“Hell, no. I swear I don’t see how you lawyers get along, you’re so remarkably obtuse. Patiently I’ll explain. The technique of this transaction is the immediate and open threat. That is obviously the whole technique of life, with variations; there’s the delayed threat, the indirect threat, the removed threat, the covert threat — categories a mile long. The capitalist says to the laborer, work here and give me a big share of what you make, or you starve. Now it’s manifestly indecent for one man to force another man to starve; then why isn’t the capitalist indecent? Because he doesn’t force the laborer to starve; he merely threatens to. Pushed, would he let him starve? Wouldn’t he, though; it’s been done on occasion. Pushed, would I in this instance carry out my threat? Sure, I’d have to, to preserve my integrity. But thank heaven, I won’t have to; like the capitalist, I save myself from indecency by devising a threat that works. You’ll pay, just as the laborer does.”
“I may.
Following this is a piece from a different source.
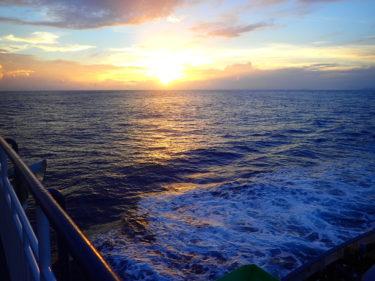 【南大東島③】フェリーだいとう、女一人の乗船記!船内の設備を紹介、揺れは覚悟の上で~南大東島旅行記~(船旅の章)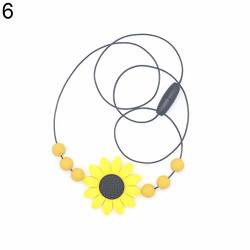 Preliked Safe Lovely Sunflower Beads Silicone Pendant Necklace Chewing Teether Toy For Infant Baby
And I may not.” Lewis’s eyes were still on him, speculatively. “I can see one thing, Mr. Halliday, I’ve done you an injustice. I thought you were a common blackmailer and thief. Quite the contrary, I see, you’re a dreamer, a radical, a socialist, a philosopher bent on evening things up. That you should begin with yourself is doubtless merely a matter of convenience.”
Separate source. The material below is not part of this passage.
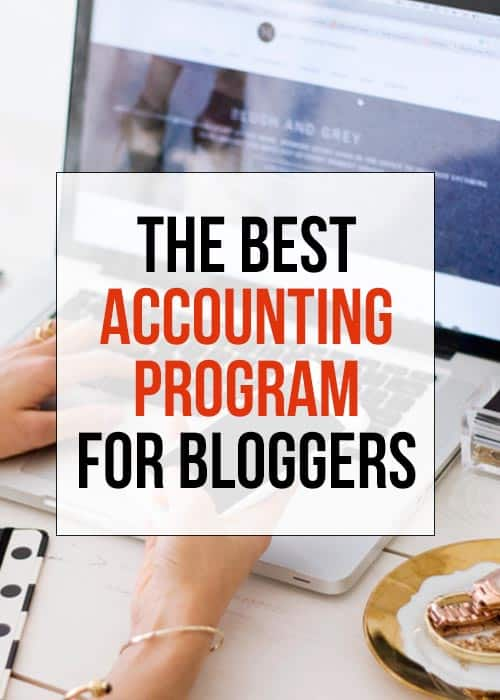 Texas Mom Blogger, Kiss My Tulle, shares THE BEST accounting program for bloggers (and it's been approved by her own personal accountant!).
“Is that irony,” Pete demanded, “or are you really as dumb as that? The socialist part, I mean. I see; irony; forgive me. The socialist, of course, imagines he can remove the threat from life. I entertain no such illusion, I merely perceive its omnipresence, and am acute enough not to be deceived by any of its disguises, even the most subtle and elaborate. — But I repeat, you’ll pay; that is our present business.”
“I may not,” Lewis repeated. “The further I see into your intelligence, the more I’m inclined to tell you to go to the devil. You are fully aware of the danger you’re running, but let me emphasize it a little. First, every word you uttered in my office Monday, and again this morning, was taken down by a stenographer. Oh, don’t doubt it, I’ll be glad to show you a transcript. I need not point out that Miss Winter is with us this evening. I accept your terms, let us say, I hand you money; and suddenly concealed witnesses appear and the money is taken from you and identified by marks; a simple and ordinary arrangement often used on blackmailers, invariably with success. All it requires is a little courage on the part of the victim. Do you think it entirely safe, in the present instance, to assume that the courage is lacking?”
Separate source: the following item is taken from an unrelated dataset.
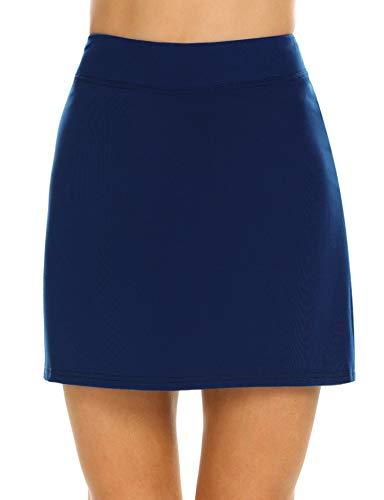 Ekouaer Skirts with Underneath Women's Everyday Skort Tight Comfy Sportswear Plus Size(Navy Blue/XL)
Pete was laughing. He had thrown his head back to release the explosive roar which, Lora saw, was another phenomenon on which the years had left no mark. She could have shut her eyes and, hearing that laugh, have imagined herself back in that furnished room...
“First decency, then courage!” Pete exclaimed when his roar was finished. “A regular catalogue of virtue! And having been instructed in threats you think you’ll try one of your own. Bah, get a better one.”
“I don’t bluff much myself,” Lewis said quietly.